Data in the officially named AMP PD Knowledge Portal was collected through the MJFF, NINDS and several other programs, studies and institutions. It includes information from samples of DNA, RNA, plasma, and cerebrospinal fluid, which is the liquid that surrounds the brain and spinal cord. The portal also offers a platform that can assimilate additional types and sources of data. For example, there is an upcoming study involving proteomics, the large-scale study of proteins.
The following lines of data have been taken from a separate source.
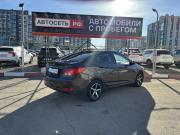 Hyundai Solaris I Рестайлинг Альметьевск  - изображение 34
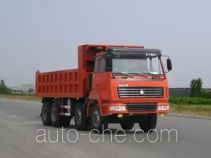 Sida Steyr ZZ3316N2566A dump truck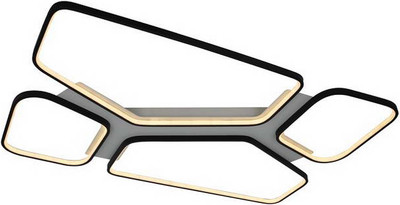 Люстра, N017-960
Люстра, N017-960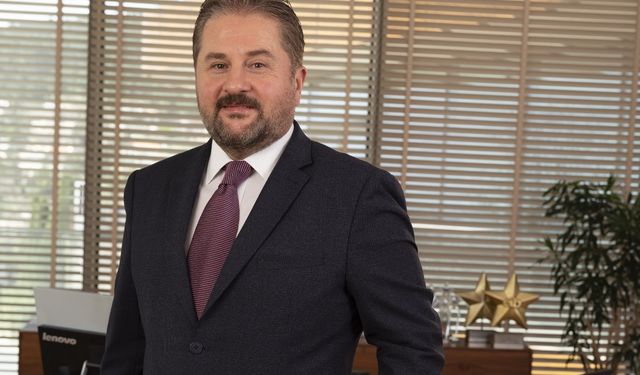 Kocaer Çelik, Finansal Disipliniyle Güçlü Sermaye Yapısını Korudu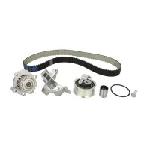 Pumpa za vodu + komplet zupčastog kaiša SNR KDP457.541 IC-DABC8C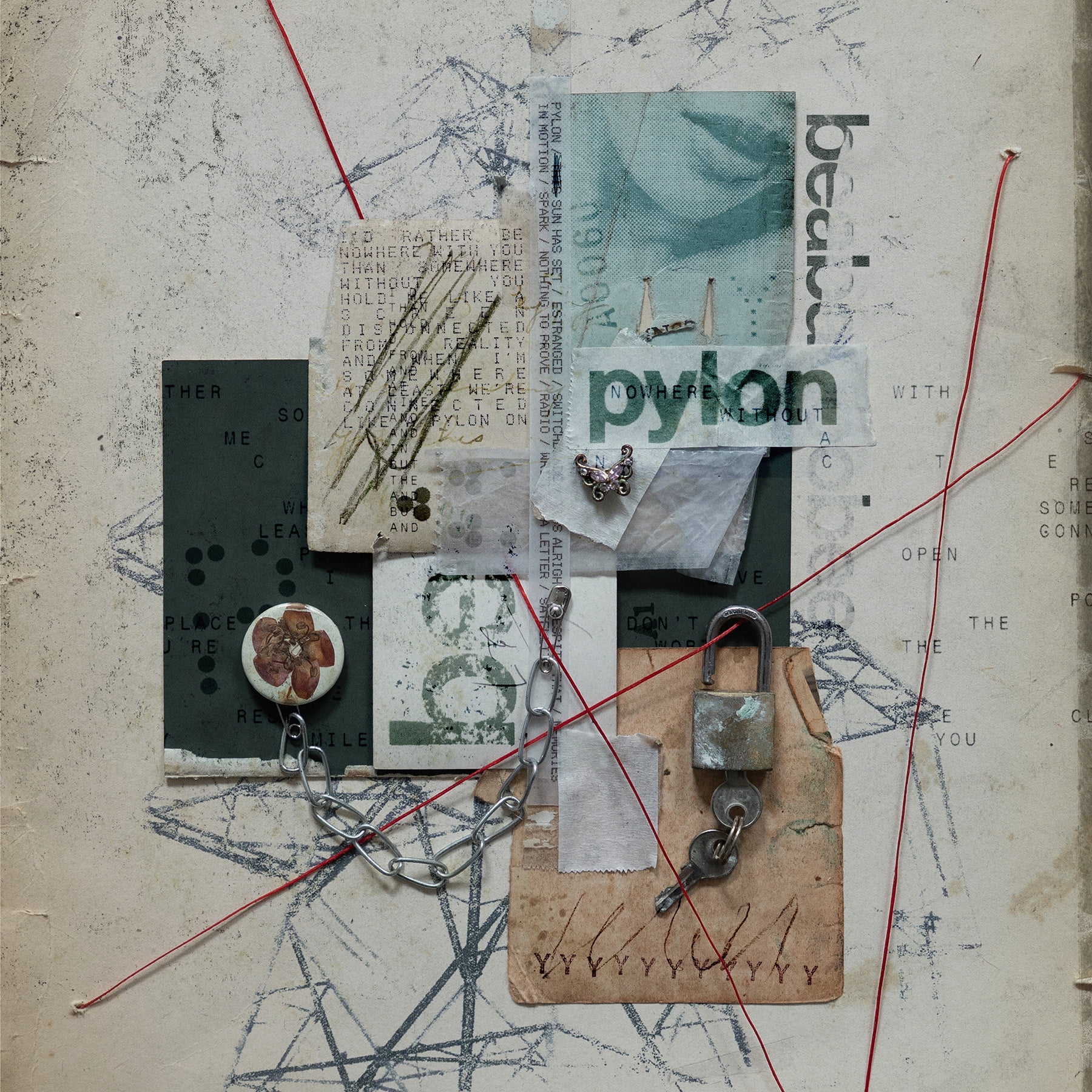 beabadoobee - Pylon - CD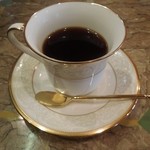 家紋珈琲店 - 珈琲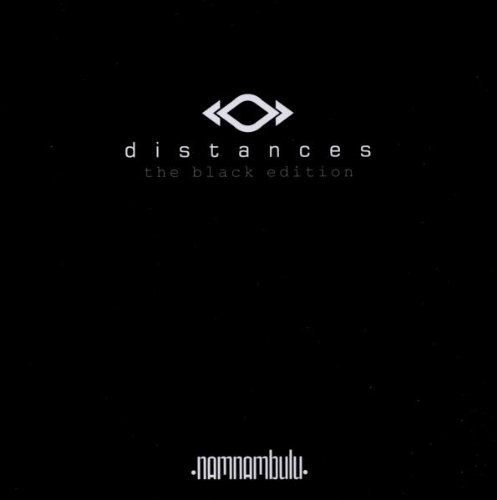 Distances (the Black Edition)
With the longitudinal data in the portal, scientists can study patients’ information throughout the disease course. And, the data have been harmonized, allowing for comparison of information from different programs, and providing best practices for how to incorporate into the platform data from the PD community.
“The AMP model has provided a unique platform for bringing together diverse patient cohorts, advances in technology and scientific expertise to study Parkinson’s disease on a scale that has not been attempted before,” said David Wholley, senior vice president, research partnerships, FNIH. “With the AMP PD Knowledge Portal, we are helping the scientific community worldwide to fast-track discoveries that we hope will ultimately help Parkinson’s disease patients and their families.”
Scientists may visit this site to apply for access to the knowledge portal and interact with the data set.
Globally, roughly 7 to 10 million individuals have Parkinson’s, the second most common neurodegenerative disorder after Alzheimer’s disease.